# Towing weight ?



## bbyrd (Nov 1, 2003)

We have a Pontiac Montana minivan with a towing package.  The manual says we can pull 3500 lbs.  The lite weight travel trailer we have looked at has a total dry weight of approx. 3300 which includes all the options.  If we have the proper hitch, sway bars, etc., what is your opinion as to whether we can pull this trailer.  We really like our Montana and would prefer not to get a different vehicle.  We have never pulled a trailer and so do not have any experience on this subject.  Thanks for any advice you can give us.


----------



## Gary B (Nov 1, 2003)

Towing weight ?

Hi bbyrd, you already are at your towing wt. with nothing in the trailer, adding water, food clothing, and any comfort items / chairs, tv dvd vcr, grill etc can easily add 800 to 1000 lbs to your load, plus gas for the tow vehicle and any passengers. Good luck with your search and a big welcome to the forum & RVing.    :bleh:  :approve:


----------



## hertig (Nov 3, 2003)

Towing weight ?

First of all, don't accept that dry weight as gospal until you verify it on the scales.  It may be right, if it really includes 'all options', but sometimes it is not accurate as additional options were added after the dry weight was listed.  Second of all, that towing capacity of your van is probably for a van with no options, no cargo, no passangers, a 150 lb driver and a gallon of gas.  You need to find what the actual weight of your van loaded for travel is (need the scales again).  Then you subtract that weight from the stated GCVW (combined vehicle and trailer weight limit) to find out what you can REALLY tow.

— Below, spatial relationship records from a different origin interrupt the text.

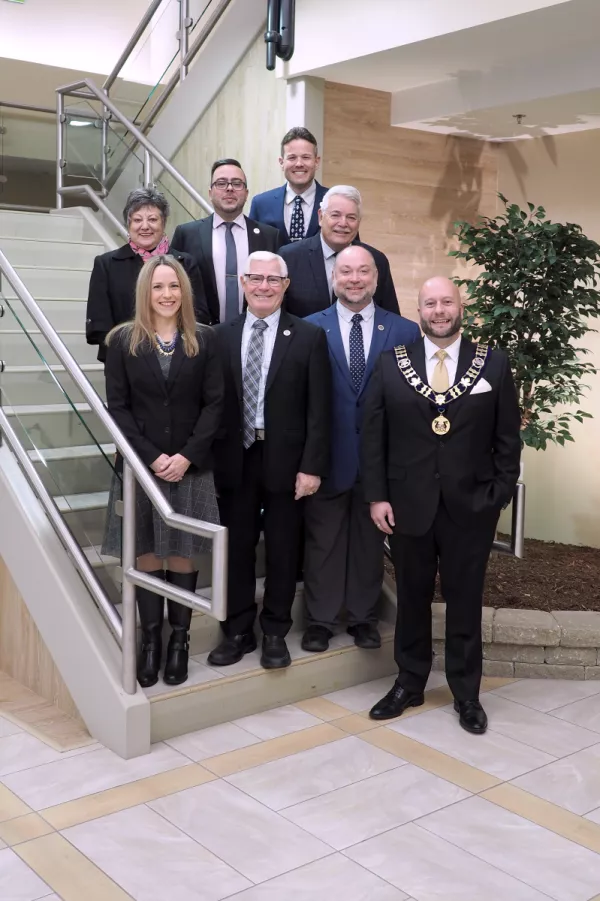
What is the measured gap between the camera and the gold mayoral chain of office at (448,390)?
3684mm

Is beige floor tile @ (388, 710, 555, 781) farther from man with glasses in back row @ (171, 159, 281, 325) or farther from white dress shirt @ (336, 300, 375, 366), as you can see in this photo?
man with glasses in back row @ (171, 159, 281, 325)

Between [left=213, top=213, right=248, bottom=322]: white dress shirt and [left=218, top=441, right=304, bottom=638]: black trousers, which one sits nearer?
[left=218, top=441, right=304, bottom=638]: black trousers

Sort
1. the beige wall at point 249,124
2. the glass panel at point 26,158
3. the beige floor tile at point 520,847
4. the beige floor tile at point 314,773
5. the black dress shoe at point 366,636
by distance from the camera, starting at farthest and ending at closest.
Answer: the glass panel at point 26,158, the beige wall at point 249,124, the black dress shoe at point 366,636, the beige floor tile at point 314,773, the beige floor tile at point 520,847

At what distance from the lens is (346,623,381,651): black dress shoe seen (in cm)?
427

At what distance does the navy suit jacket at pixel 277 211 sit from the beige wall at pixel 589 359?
3.23 m

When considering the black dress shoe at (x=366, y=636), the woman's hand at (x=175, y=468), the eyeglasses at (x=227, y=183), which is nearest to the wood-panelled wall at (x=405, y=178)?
the eyeglasses at (x=227, y=183)

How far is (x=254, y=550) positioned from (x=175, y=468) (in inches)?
23.8

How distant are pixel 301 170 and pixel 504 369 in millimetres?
1394

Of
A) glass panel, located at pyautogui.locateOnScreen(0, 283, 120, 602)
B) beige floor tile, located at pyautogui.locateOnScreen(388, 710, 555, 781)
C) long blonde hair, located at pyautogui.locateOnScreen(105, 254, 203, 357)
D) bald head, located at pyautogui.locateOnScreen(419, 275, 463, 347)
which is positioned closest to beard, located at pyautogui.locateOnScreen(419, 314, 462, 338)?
bald head, located at pyautogui.locateOnScreen(419, 275, 463, 347)

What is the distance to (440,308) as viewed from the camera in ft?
11.9

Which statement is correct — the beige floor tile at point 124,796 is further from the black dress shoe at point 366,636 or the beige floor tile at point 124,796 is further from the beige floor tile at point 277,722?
the black dress shoe at point 366,636

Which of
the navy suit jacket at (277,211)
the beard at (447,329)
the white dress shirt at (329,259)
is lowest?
the beard at (447,329)

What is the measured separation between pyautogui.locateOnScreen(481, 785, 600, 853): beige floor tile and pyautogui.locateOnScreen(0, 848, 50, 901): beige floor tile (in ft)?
4.74

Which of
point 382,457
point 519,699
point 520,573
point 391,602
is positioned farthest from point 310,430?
point 520,573
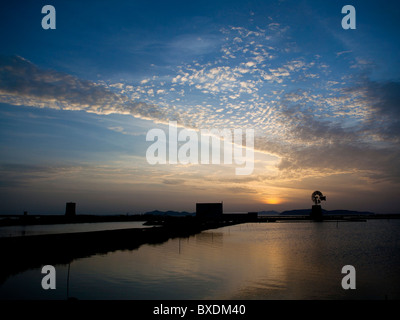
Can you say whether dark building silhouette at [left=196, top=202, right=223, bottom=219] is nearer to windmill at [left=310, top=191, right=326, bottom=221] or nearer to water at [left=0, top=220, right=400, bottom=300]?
windmill at [left=310, top=191, right=326, bottom=221]

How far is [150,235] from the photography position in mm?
60406

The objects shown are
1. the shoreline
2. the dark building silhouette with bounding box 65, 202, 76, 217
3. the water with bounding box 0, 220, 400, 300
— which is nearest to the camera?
the water with bounding box 0, 220, 400, 300

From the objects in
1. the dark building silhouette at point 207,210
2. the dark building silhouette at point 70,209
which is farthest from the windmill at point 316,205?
the dark building silhouette at point 70,209

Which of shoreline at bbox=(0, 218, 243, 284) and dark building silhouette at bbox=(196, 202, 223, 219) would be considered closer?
shoreline at bbox=(0, 218, 243, 284)

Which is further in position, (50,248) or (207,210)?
(207,210)

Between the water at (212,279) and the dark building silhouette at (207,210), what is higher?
the water at (212,279)

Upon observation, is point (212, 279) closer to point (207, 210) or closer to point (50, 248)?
point (50, 248)

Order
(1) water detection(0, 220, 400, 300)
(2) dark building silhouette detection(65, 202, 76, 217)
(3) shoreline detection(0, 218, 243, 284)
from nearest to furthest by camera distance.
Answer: (1) water detection(0, 220, 400, 300) < (3) shoreline detection(0, 218, 243, 284) < (2) dark building silhouette detection(65, 202, 76, 217)

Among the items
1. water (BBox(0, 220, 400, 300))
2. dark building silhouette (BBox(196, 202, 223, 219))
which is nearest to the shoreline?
water (BBox(0, 220, 400, 300))

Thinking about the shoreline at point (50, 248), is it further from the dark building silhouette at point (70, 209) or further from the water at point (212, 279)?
the dark building silhouette at point (70, 209)

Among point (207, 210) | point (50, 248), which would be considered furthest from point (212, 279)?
point (207, 210)

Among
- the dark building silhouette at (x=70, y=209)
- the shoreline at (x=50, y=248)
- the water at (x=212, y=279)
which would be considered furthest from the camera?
the dark building silhouette at (x=70, y=209)
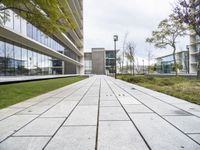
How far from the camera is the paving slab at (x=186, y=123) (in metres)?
4.12

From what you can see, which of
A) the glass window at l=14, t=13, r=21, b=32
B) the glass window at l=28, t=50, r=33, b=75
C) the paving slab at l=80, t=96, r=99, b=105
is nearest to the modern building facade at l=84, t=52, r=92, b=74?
the glass window at l=28, t=50, r=33, b=75

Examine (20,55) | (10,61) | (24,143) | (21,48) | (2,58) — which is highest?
(21,48)

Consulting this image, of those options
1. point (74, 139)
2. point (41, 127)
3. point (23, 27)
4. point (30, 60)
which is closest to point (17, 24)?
point (23, 27)

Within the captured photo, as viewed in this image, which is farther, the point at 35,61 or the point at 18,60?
the point at 35,61

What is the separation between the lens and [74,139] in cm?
362

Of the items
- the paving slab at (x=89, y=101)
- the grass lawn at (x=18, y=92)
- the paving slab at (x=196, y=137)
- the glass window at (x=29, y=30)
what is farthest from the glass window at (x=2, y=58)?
the paving slab at (x=196, y=137)

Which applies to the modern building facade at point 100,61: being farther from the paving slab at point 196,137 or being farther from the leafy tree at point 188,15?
the paving slab at point 196,137

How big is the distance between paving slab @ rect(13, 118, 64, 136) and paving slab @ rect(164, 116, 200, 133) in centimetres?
260

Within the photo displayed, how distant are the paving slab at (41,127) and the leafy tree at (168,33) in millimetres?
27956

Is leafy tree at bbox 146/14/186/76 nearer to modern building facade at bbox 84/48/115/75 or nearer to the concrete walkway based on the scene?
the concrete walkway

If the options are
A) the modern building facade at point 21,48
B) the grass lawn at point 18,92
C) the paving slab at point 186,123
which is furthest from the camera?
the modern building facade at point 21,48

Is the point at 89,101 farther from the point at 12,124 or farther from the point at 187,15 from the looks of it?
the point at 187,15

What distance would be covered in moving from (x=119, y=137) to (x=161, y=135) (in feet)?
2.58

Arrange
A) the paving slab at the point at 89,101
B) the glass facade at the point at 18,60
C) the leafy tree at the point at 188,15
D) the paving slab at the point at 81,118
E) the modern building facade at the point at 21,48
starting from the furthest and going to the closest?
the glass facade at the point at 18,60, the modern building facade at the point at 21,48, the leafy tree at the point at 188,15, the paving slab at the point at 89,101, the paving slab at the point at 81,118
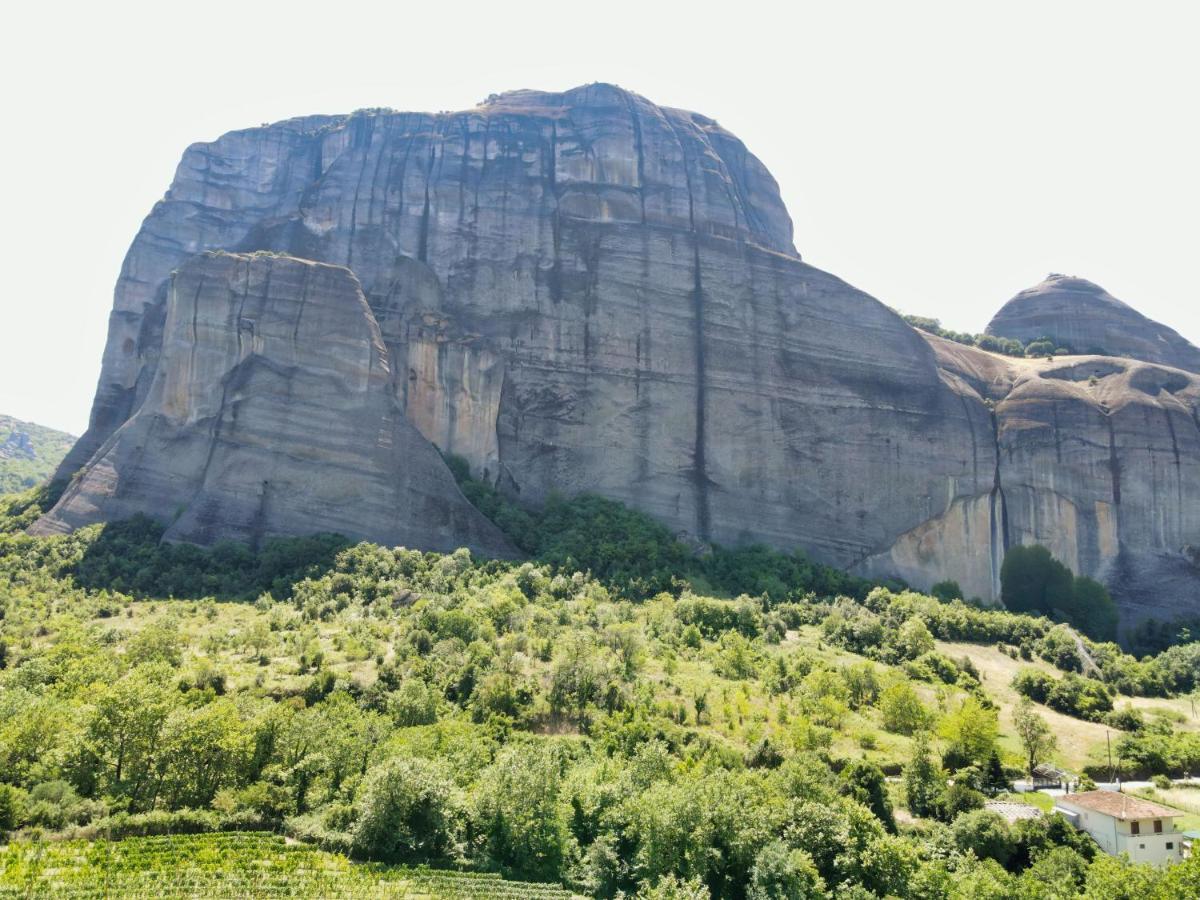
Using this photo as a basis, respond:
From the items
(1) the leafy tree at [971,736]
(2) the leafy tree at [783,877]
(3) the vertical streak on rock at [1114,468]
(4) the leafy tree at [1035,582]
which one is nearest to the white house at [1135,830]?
(1) the leafy tree at [971,736]

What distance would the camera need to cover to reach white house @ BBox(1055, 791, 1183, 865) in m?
21.4

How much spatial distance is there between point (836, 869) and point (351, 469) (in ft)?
110

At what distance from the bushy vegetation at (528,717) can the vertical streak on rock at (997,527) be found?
21.2ft

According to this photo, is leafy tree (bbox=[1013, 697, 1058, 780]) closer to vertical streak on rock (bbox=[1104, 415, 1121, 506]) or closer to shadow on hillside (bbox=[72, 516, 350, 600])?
vertical streak on rock (bbox=[1104, 415, 1121, 506])

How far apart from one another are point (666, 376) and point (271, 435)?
24.7m

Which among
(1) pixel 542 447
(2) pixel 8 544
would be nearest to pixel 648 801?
(1) pixel 542 447

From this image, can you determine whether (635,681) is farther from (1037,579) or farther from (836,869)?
(1037,579)

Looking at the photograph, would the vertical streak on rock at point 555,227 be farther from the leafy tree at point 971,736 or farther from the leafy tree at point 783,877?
the leafy tree at point 783,877

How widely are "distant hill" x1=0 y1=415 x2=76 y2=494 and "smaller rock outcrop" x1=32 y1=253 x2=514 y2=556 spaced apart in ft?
183

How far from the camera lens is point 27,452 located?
126438 mm

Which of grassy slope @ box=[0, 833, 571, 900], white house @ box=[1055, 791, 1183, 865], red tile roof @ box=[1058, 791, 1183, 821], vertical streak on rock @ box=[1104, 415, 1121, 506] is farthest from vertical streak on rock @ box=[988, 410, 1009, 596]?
grassy slope @ box=[0, 833, 571, 900]

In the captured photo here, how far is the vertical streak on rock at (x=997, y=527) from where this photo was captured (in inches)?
2085

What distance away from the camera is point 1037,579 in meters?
51.8

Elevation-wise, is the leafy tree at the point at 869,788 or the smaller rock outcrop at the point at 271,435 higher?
the smaller rock outcrop at the point at 271,435
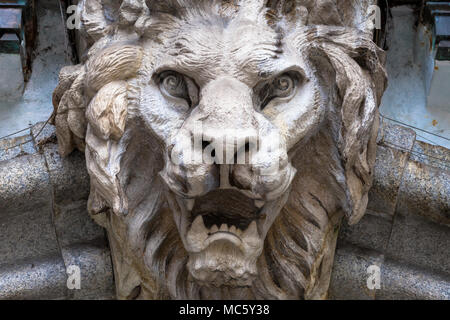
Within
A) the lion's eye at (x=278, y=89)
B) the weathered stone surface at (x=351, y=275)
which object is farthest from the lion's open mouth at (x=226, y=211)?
the weathered stone surface at (x=351, y=275)

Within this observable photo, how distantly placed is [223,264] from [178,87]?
0.44 metres

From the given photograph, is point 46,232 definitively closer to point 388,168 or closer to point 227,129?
point 227,129

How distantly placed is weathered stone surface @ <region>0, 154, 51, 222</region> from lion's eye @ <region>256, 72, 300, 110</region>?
0.71m

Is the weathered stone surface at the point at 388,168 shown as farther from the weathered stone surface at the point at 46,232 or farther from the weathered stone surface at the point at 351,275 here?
the weathered stone surface at the point at 46,232

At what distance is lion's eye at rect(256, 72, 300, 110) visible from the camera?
85.4 inches

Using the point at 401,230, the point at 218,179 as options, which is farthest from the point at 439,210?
the point at 218,179

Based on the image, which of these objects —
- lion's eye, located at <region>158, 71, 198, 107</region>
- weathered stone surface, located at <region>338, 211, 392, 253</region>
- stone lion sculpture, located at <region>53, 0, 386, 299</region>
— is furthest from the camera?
weathered stone surface, located at <region>338, 211, 392, 253</region>

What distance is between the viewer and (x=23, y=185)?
2.50m

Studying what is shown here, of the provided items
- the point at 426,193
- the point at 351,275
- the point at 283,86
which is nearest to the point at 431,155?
the point at 426,193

Also, be aware that the trailer adds some weight to the van.  You also need to make sure that this 'toungue weight' and the weight of the hitch/bar/etc do not cause you to exceed the GVWR or the maximum rear axel weight of the van.

It is better to look at the GVWR of a trailer when matching it with a tow vehicle.  Dry weight is not always accurate, and does not include anything which makes the trailer usable, like Gary said.


----------